# Anyone here collect railroad memorabilia?



## Boston&Maine (Dec 19, 2007)

I was just curious if anyone here did and if so what you collect... I am going to start collecting Boston & Maine stuff... I am leaning towards timetables and stock... Anything that I should look out for when shopping for this sort of stuff on eBay?


----------



## stationmaster (Dec 7, 2008)

I've got a freight cart, scale, desk, lightning box(telegraph key), two pot belly stoves, signs, keys......


----------



## shaygetz (Sep 23, 2007)

I have a tie jack. Used to have a PRR switch stand but had no room in the truck for it when I moved south...sigh...it was pretty cool.


----------



## T-Man (May 16, 2008)

I almost bought a RR Lantern turned into a ceiling light at a yard sale. The price was more than an old runner so no dice.


----------



## stationmaster (Dec 7, 2008)

....I forgot my lanterns and the car jack(a large bottle jack used to re-rail cars), a rerailer(from and old tender), and the "jimmy" stick. It looks like a long wrecking bar used to align rail when laying track. 

The two pot belly stoves are very ornate, pewter and glass. I bought one that was already refurbbed and the other I had done. Awesomely beautiful. Both are in storage, and not being used.

I know of two cabooses(or is it caboosi?) for sale. One is a cupola and the other a bay window. Both need TLC, but I can't figure out how to get them home. They won't fit into the back of a pickup truck.......


----------



## Boston&Maine (Dec 19, 2007)

stationmaster said:


> I know of two cabooses(or is it caboosi?) for sale. One is a cupola and the other a bay window. Both need TLC, but I can't figure out how to get them home. They won't fit into the back of a pickup truck.......

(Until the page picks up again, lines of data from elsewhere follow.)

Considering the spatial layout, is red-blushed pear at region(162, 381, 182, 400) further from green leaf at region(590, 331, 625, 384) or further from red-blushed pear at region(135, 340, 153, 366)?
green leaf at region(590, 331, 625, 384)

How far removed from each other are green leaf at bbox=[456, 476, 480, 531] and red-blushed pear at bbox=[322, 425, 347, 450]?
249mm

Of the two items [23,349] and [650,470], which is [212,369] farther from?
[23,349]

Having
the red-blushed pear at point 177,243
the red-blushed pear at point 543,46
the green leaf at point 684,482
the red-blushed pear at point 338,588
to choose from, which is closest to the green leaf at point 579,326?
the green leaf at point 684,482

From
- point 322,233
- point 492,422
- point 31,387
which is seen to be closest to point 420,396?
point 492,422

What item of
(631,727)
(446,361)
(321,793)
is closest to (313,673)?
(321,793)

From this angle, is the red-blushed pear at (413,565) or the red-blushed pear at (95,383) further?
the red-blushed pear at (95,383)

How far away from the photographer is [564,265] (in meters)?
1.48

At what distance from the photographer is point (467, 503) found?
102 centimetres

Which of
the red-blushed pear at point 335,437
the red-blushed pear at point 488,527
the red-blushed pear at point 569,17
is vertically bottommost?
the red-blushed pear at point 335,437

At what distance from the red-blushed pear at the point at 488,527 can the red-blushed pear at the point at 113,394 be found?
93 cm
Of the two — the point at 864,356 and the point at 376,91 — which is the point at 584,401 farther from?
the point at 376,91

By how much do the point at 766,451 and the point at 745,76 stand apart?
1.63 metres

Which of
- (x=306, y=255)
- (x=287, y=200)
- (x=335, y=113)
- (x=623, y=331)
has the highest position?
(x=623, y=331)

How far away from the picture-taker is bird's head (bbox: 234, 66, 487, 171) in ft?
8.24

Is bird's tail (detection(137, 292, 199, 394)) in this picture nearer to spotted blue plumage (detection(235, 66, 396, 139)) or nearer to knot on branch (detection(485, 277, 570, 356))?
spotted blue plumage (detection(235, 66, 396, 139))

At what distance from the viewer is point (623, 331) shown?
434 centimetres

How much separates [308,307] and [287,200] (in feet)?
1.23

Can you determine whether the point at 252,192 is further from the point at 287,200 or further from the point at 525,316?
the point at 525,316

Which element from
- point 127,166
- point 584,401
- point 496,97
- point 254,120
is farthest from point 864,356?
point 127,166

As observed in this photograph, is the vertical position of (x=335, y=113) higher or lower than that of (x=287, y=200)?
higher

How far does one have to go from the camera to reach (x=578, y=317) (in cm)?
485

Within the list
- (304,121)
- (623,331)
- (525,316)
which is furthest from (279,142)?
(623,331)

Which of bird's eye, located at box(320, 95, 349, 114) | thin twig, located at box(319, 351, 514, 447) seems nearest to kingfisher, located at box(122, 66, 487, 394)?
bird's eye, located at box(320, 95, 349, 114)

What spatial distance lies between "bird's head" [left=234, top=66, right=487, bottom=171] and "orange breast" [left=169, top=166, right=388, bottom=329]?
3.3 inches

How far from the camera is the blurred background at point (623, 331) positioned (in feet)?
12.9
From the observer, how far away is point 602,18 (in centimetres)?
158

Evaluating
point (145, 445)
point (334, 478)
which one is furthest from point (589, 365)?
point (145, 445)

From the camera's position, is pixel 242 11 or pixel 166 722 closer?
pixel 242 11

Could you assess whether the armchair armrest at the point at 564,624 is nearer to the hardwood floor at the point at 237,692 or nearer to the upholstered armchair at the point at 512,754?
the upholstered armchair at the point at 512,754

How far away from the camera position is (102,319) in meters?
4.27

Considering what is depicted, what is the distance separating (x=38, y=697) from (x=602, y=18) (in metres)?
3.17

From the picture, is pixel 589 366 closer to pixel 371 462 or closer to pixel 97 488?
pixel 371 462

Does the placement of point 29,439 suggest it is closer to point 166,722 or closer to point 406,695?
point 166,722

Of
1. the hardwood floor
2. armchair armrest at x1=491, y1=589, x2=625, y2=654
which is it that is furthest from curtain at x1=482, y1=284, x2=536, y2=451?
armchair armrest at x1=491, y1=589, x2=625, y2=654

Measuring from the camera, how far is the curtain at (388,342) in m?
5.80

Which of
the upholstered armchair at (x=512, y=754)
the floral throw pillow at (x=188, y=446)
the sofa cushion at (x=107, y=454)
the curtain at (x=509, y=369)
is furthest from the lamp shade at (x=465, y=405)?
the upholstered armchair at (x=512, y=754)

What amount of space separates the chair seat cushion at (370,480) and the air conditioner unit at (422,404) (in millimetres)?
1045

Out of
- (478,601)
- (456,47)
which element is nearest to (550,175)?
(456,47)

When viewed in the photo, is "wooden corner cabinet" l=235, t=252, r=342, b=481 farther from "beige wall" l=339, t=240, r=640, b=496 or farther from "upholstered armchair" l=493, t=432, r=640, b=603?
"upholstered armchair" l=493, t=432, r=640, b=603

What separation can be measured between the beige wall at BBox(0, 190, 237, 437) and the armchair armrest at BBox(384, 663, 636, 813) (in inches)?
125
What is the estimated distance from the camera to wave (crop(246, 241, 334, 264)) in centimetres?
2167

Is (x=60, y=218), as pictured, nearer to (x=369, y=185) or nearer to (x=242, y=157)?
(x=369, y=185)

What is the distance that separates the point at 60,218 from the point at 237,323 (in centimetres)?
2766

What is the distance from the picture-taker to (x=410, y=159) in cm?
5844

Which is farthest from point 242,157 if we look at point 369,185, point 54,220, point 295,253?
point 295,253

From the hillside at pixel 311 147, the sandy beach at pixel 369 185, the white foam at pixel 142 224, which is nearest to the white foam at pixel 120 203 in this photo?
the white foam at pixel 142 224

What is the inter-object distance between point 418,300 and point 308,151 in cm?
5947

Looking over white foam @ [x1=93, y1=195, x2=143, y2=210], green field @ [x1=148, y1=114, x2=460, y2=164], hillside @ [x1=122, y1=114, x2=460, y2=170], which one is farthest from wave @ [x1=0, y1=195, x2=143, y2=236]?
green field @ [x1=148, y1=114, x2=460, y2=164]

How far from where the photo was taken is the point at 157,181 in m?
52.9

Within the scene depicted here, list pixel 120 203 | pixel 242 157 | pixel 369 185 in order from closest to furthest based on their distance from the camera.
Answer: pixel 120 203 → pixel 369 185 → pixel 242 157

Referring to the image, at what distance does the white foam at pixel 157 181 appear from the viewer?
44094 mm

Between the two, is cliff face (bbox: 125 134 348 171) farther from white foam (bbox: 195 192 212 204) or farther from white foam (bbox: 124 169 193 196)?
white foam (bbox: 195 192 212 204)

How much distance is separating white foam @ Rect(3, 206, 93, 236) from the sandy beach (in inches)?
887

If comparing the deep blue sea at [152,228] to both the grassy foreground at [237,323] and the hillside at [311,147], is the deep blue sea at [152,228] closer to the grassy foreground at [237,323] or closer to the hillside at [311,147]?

Are they as bad as this one?

http://sery2831.smugmug.com/gallery/1624437#79136391
http://www.railroad.net/forums/viewtopic.php?f=77&t=20590

I do not know what came of it though; the people who wanted it gone probably just destroyed it... I would love to look out the window of my house and see a caboose out there


----------



## Southern (Nov 17, 2008)

stationmaster said:


> ....Both need TLC, but I can't figure out how to get them home. They won't fit into the back of a pickup truck.......


 
Get a bigger truck

http://www.victoryjunction.org/caboosearrival.html


----------



## stationmaster (Dec 7, 2008)

That is one FINE 'boose. The cupola 'boose is road #554554 on the one I know about. Price is $10,000. A bit steep for a 'boose in the shape it is in. Then you have the moving costs. Needs the interior redone, but not gutted and the heater is missing. And of course a paint job.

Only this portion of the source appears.